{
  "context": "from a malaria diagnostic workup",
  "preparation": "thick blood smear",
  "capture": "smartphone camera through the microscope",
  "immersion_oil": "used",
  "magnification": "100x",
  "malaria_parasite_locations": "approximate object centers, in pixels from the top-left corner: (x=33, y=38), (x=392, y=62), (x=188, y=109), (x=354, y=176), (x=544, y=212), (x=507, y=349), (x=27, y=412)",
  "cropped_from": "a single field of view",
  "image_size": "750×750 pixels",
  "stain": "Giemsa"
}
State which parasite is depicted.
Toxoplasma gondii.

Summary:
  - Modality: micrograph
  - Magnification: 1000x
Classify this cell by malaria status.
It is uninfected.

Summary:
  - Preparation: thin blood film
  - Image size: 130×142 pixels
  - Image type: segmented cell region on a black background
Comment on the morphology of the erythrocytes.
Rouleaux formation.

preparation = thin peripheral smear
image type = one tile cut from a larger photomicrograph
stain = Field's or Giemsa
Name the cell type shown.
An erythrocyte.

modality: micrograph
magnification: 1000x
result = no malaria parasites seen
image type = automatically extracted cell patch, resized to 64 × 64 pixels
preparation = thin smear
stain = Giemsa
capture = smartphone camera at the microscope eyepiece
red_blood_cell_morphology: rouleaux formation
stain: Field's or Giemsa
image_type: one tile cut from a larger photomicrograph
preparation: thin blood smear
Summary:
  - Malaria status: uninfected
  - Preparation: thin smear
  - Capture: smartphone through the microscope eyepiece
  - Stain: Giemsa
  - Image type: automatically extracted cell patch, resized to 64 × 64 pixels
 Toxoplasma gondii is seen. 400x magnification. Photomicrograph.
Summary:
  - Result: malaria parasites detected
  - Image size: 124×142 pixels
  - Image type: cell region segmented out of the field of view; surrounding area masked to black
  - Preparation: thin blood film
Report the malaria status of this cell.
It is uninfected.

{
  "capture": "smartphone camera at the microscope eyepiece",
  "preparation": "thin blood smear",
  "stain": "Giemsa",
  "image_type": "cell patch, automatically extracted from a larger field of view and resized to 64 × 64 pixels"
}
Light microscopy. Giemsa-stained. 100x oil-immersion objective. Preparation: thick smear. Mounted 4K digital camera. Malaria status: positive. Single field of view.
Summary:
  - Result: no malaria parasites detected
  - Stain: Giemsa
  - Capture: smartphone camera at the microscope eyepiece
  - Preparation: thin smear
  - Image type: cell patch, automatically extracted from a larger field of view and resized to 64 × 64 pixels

........

Search term "eyepiece": return each line of the data that contains it.

YOUR SOLUTION -
capture = smartphone camera at the microscope eyepiece
  - Capture: smartphone through the microscope eyepiece
  "capture": "smartphone camera at the microscope eyepiece",
  - Capture: smartphone camera at the microscope eyepiece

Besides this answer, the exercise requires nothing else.